Many college students gain more than knowledge during freshman year.
A 2015 NBC story reported freshman gain weight at 5.5 times the rate of the general population.
Freshman 15 findings vary. Some studies report the average first-year weight gain is three pounds, while others say it is 10. Some simply credit weight gain to aging.
Regardless of findings, there are healthy habits students can begin and maintain to avoid the Freshman 15 or to lose weight if already gained.
Find the problem’s source
Many factors can contribute to the Freshman 15. Kari Mizgalski, a registered dietitian at Marshfield Clinic, suggests three:
- Drinking alcohol: Parents monitor activities less when students leave home. College students might binge drink or increase alcohol intake overall. “Alcohol adds a lot of calories to a person’s diet,” Mizgalski said, “especially if those drinks are fruity with more sugar, like wine coolers or margaritas.”

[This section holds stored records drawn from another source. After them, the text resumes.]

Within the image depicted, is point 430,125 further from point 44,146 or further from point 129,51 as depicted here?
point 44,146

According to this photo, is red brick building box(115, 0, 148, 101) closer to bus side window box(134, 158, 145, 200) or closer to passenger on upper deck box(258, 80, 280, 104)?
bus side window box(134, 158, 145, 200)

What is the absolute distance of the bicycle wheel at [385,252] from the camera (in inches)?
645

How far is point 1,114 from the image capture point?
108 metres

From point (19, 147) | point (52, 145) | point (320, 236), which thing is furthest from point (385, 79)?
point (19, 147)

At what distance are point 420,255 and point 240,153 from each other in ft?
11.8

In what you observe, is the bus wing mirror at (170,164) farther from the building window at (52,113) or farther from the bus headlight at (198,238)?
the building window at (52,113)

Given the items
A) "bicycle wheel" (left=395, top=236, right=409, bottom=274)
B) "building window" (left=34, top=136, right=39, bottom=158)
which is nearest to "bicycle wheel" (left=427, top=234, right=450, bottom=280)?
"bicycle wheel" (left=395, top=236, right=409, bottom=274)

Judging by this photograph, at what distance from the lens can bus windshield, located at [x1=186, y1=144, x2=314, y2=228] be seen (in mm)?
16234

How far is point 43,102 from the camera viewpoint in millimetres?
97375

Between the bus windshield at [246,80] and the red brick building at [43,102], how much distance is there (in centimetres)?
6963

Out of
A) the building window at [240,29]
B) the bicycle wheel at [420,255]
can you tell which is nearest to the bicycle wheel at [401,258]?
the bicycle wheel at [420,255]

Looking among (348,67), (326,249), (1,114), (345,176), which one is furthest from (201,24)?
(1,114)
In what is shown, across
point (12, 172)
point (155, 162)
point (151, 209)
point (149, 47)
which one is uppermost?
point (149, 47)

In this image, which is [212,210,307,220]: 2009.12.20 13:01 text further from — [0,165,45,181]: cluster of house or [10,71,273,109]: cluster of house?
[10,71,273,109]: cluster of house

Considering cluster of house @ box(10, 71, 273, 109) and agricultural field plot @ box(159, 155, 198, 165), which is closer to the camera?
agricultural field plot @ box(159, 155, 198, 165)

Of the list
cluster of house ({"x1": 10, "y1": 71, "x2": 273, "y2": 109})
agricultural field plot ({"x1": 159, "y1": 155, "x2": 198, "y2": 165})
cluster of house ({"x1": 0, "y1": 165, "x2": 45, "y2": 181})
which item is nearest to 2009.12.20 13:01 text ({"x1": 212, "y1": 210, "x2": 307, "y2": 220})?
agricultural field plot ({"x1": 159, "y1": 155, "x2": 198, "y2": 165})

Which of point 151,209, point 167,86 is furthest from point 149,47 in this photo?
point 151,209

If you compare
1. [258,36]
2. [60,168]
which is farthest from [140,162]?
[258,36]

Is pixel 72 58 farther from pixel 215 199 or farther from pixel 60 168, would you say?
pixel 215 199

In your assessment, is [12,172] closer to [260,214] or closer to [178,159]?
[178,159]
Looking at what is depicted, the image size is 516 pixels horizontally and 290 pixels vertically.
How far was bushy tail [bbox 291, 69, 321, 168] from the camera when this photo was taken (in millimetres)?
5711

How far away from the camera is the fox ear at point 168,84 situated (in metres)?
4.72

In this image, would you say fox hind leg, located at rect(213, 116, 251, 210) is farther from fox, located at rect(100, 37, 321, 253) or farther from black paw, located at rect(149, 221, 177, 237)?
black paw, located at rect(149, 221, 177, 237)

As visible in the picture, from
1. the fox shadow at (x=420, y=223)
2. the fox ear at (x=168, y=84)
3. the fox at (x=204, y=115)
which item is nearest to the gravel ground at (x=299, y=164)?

- Changing meal plans: Less homemade meals, more ramen and fast food. This can be particularly true for freshmen with unlimited meal plans. They might hit the cafeteria thinking “I already purchased this meal plan so I might as well eat whatever I want,” she said. This thinking can hurt eating habits.
- Busy schedules: Between work, classes and a social life, students might eat on the go. This can lead to poor decisions, like fast food or overeating.
Lose the Freshman 15
“I always tell people there are no weight loss miracle foods,” Mizgalski said, “but increasing fruit and vegetable intake can help.”
Try this plate portion rule: Half of your plate is fruits and veggies, a quarter is lean protein and the last quarter can be starch like pasta, rice or potatoes.
The more plants a person eats, the better, she said. Vegetables satisfy hunger and keep the stomach full longer.
Maintaining the loss
Students living on their own this fall should shop for fresh vegetables and fruits once a week, Mizgalski said.
“If once a week is too much, buy fresh fruits and veggies for the first week and frozen fruits and vegetables to hold you over for a second week,” she said.
Students returning to dorm living and unlimited cafeteria meal plans should practice mindful eating. Ask yourself: Am I actually hungry? Am I full yet? It takes 20 minutes for the brain to realize you’re full, so take your time eating.
It’s also important to get enough sleep; exercise 30-60 minutes each day; consistently practice the plate portion rule; and choose healthier options.
Though it may go without saying, decreasing alcohol consumption will also help students keep off the Freshman 15.
“College students are still young,” Mizgalski said. “It’s a good time to start healthy habits. Once you get a desk job and are sitting all day, it’s only going to be harder to lose weight.”